Which lines in the entries below contain the word "martial"? Gather every such line in full, matching case exactly.

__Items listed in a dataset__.
..........

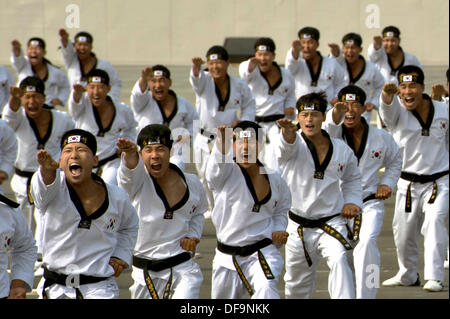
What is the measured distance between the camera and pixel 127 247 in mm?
9141

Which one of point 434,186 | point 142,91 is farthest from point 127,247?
point 142,91

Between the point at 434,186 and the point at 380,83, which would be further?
the point at 380,83

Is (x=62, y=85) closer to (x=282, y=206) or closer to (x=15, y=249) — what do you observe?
(x=282, y=206)

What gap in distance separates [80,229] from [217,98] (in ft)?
23.7

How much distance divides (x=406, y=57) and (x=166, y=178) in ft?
32.5

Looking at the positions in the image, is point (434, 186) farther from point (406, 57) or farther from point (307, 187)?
point (406, 57)

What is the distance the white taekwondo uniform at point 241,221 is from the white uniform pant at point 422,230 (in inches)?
116

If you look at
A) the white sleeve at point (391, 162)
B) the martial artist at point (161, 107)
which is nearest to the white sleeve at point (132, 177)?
the white sleeve at point (391, 162)

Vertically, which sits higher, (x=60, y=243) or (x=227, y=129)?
(x=227, y=129)

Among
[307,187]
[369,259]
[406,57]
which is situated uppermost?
[406,57]

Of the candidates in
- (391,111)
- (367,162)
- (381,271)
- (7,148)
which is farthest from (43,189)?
(381,271)

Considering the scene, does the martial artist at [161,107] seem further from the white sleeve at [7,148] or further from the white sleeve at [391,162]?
the white sleeve at [391,162]

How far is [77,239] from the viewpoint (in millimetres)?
8953
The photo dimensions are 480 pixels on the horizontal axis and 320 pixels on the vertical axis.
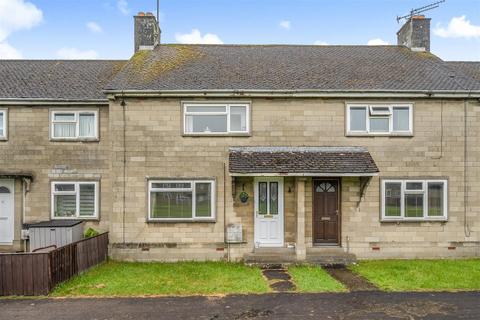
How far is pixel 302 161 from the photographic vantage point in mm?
12180

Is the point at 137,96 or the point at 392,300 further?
the point at 137,96

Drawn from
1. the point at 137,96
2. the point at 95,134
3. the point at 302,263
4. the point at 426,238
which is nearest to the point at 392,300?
the point at 302,263

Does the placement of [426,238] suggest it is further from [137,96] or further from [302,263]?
[137,96]

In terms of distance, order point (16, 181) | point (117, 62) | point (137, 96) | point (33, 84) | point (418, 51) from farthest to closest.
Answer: point (117, 62) → point (418, 51) → point (33, 84) → point (16, 181) → point (137, 96)

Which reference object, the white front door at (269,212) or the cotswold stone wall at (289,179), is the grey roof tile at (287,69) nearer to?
the cotswold stone wall at (289,179)

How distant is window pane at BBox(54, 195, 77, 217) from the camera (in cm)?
1413

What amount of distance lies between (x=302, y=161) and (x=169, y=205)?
15.5ft

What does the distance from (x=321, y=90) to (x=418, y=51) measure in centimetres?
720

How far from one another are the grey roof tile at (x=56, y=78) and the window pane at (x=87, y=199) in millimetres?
3400

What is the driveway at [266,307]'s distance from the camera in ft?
25.2

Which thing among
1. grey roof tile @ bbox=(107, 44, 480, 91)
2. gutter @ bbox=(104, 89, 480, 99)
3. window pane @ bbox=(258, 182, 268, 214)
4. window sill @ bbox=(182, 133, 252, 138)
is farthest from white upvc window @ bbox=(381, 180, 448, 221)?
window sill @ bbox=(182, 133, 252, 138)

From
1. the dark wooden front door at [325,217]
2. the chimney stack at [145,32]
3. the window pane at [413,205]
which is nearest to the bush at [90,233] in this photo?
the dark wooden front door at [325,217]

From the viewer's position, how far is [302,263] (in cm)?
1198

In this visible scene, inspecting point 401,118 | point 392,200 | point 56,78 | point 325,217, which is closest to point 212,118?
point 325,217
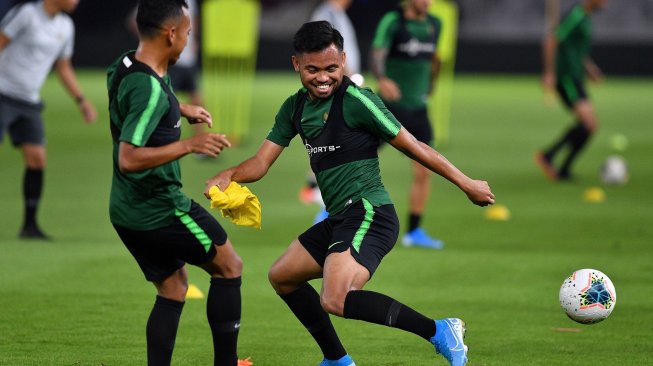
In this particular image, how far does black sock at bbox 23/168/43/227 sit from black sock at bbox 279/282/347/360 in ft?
17.4

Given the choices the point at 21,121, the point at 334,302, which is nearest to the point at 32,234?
the point at 21,121

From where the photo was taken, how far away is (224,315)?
605cm

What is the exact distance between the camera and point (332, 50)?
6.07 m

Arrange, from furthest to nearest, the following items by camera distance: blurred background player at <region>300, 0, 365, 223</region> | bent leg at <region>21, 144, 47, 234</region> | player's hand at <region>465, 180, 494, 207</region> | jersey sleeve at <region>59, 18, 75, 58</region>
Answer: blurred background player at <region>300, 0, 365, 223</region> → jersey sleeve at <region>59, 18, 75, 58</region> → bent leg at <region>21, 144, 47, 234</region> → player's hand at <region>465, 180, 494, 207</region>

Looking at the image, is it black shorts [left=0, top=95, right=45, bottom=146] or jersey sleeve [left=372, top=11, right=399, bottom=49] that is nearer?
black shorts [left=0, top=95, right=45, bottom=146]

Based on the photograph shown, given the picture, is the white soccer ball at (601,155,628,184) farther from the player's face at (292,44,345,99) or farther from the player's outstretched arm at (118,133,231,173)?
the player's outstretched arm at (118,133,231,173)

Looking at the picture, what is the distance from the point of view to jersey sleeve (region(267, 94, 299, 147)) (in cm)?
638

..........

__The result__.
B) the martial artist at point (161, 107)
Considering the scene, does the martial artist at [161,107] seem further from the white sleeve at [7,148] or further from the white sleeve at [391,162]?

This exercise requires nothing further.